WHAT YOU WILL DO
Transcribe the passage about the Firefly Lane series word for word, starting at "Firefly Lane is" and ending at "April 27, 2023.".

TEXT PROVIDED

Firefly Lane is an American drama streaming television series created by Maggie Friedman for Netflix. The series is based on the novel of the same name by Kristin Hannah. The series premiered on February 3, 2021, and navigates the lives of two teenage girls in the 1970s, all the way through to their adulthood in the mid 2000s. In May 2021, the series was renewed for a second season. In October 2022, it was announced that the second season will be its final season and will consist of 16 episodes, split into two parts. The first part of the second season was released on December 2, 2022, and the second part is set to be released on April 27, 2023.

ENTRIES PROVIDED
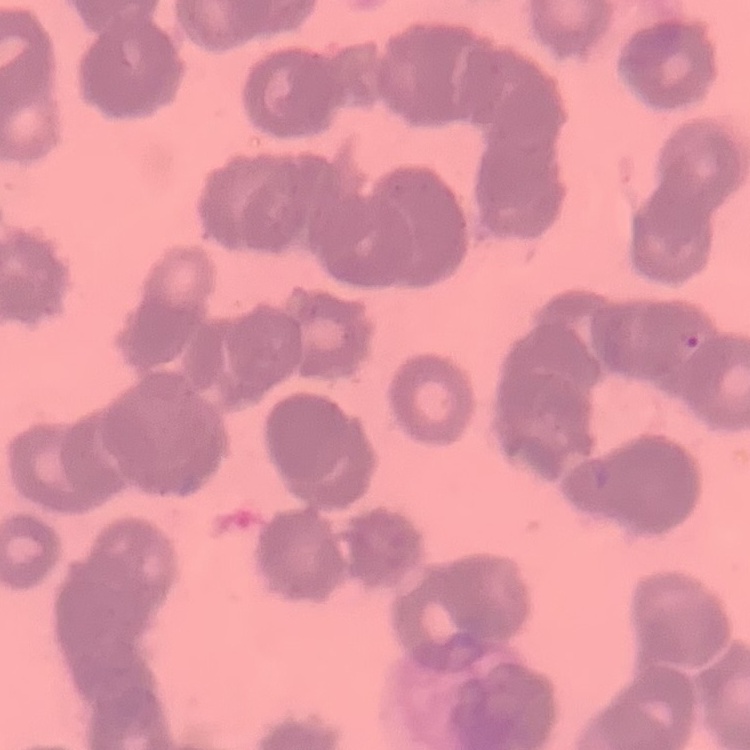
The erythrocytes exhibit rouleaux formation. Field's or Giemsa stain. Thin blood smear. One tile cut from a larger photomicrograph.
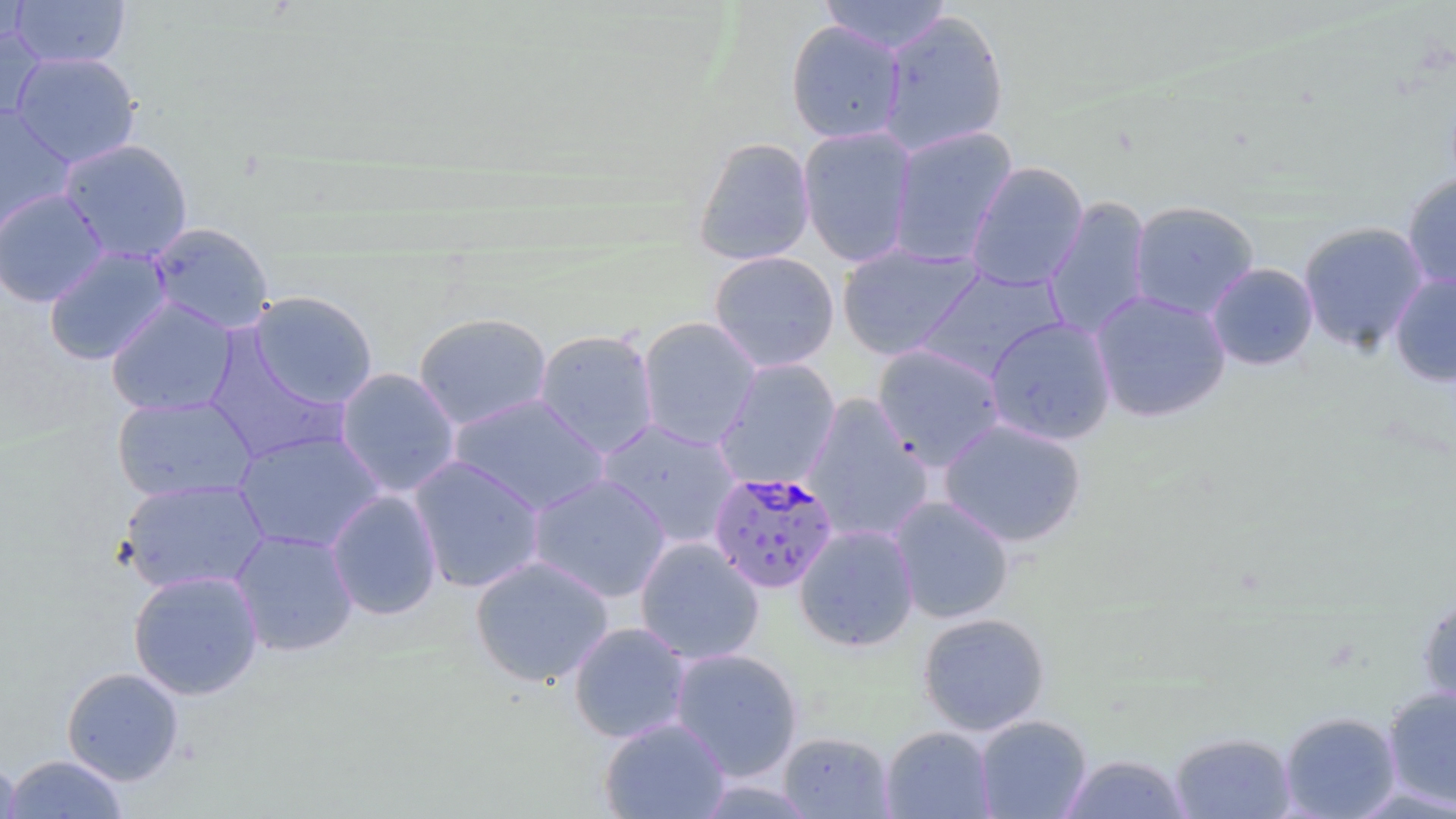

{
  "slide_level_diagnosis": "Plasmodium falciparum",
  "uninfected_red_blood_cell_locations": "approximate bounding boxes as [x1, y1, x2, y2] in pixels: [0, 0, 30, 54], [10, 0, 130, 68], [818, 0, 953, 54], [878, 10, 1010, 156], [785, 20, 906, 144], [0, 26, 46, 129], [11, 51, 141, 168], [0, 104, 75, 236], [798, 125, 917, 268], [887, 126, 1017, 267], [693, 137, 816, 266], [58, 138, 194, 264], [965, 160, 1088, 292], [1401, 173, 1456, 293], [0, 188, 110, 307], [1043, 195, 1153, 341], [1128, 200, 1259, 320], [1297, 221, 1430, 354], [146, 222, 275, 335], [837, 243, 982, 361], [44, 247, 173, 365], [708, 250, 840, 373], [1206, 262, 1319, 370], [915, 267, 1066, 380], [1389, 273, 1456, 386], [1089, 290, 1231, 423], [248, 291, 379, 409], [106, 297, 239, 416], [413, 312, 553, 430], [637, 316, 762, 450], [984, 317, 1117, 445], [533, 328, 660, 458], [203, 336, 349, 464], [872, 343, 1007, 471], [713, 358, 840, 491], [335, 367, 461, 498], [448, 393, 611, 516], [800, 394, 934, 545], [112, 395, 259, 502], [595, 418, 742, 549], [938, 418, 1087, 548], [233, 430, 386, 554], [408, 454, 546, 593], [527, 473, 672, 604], [118, 478, 271, 595], [325, 489, 443, 620], [889, 496, 1014, 624], [794, 523, 920, 652], [229, 528, 359, 657], [634, 537, 764, 665], [470, 555, 614, 688], [128, 569, 264, 700], [1417, 592, 1456, 713], [917, 612, 1051, 735], [568, 622, 691, 744], [669, 648, 803, 781], [61, 666, 185, 786], [1382, 686, 1456, 811], [1279, 711, 1402, 818], [975, 714, 1092, 818], [598, 717, 731, 818], [880, 725, 997, 818], [1169, 731, 1296, 818], [779, 732, 894, 817], [3, 754, 130, 818], [1059, 754, 1195, 818], [0, 755, 21, 819]",
  "plasmodium_falciparum_infected_red_blood_cell_locations": "approximate bounding boxes as [x1, y1, x2, y2] in pixels: [708, 471, 839, 594]",
  "preparation": "thin blood film",
  "stain": "May-Grünwald-Giemsa",
  "modality": "light microscopy",
  "image_size": "1456×819 pixels",
  "field_of_view": "single",
  "magnification": "1000x"
}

ANSWER TO THE PROBLEM
Firefly Lane is an American drama streaming television series created by Maggie Friedman for Netflix. The series is based on the novel of the same name by Kristin Hannah. The series premiered on February 3, 2021, and navigates the lives of two teenage girls in the 1970s, all the way through to their adulthood in the mid 2000s. In May 2021, the series was renewed for a second season. In October 2022, it was announced that the second season will be its final season and will consist of 16 episodes, split into two parts. The first part of the second season was released on December 2, 2022, and the second part is set to be released on April 27, 2023.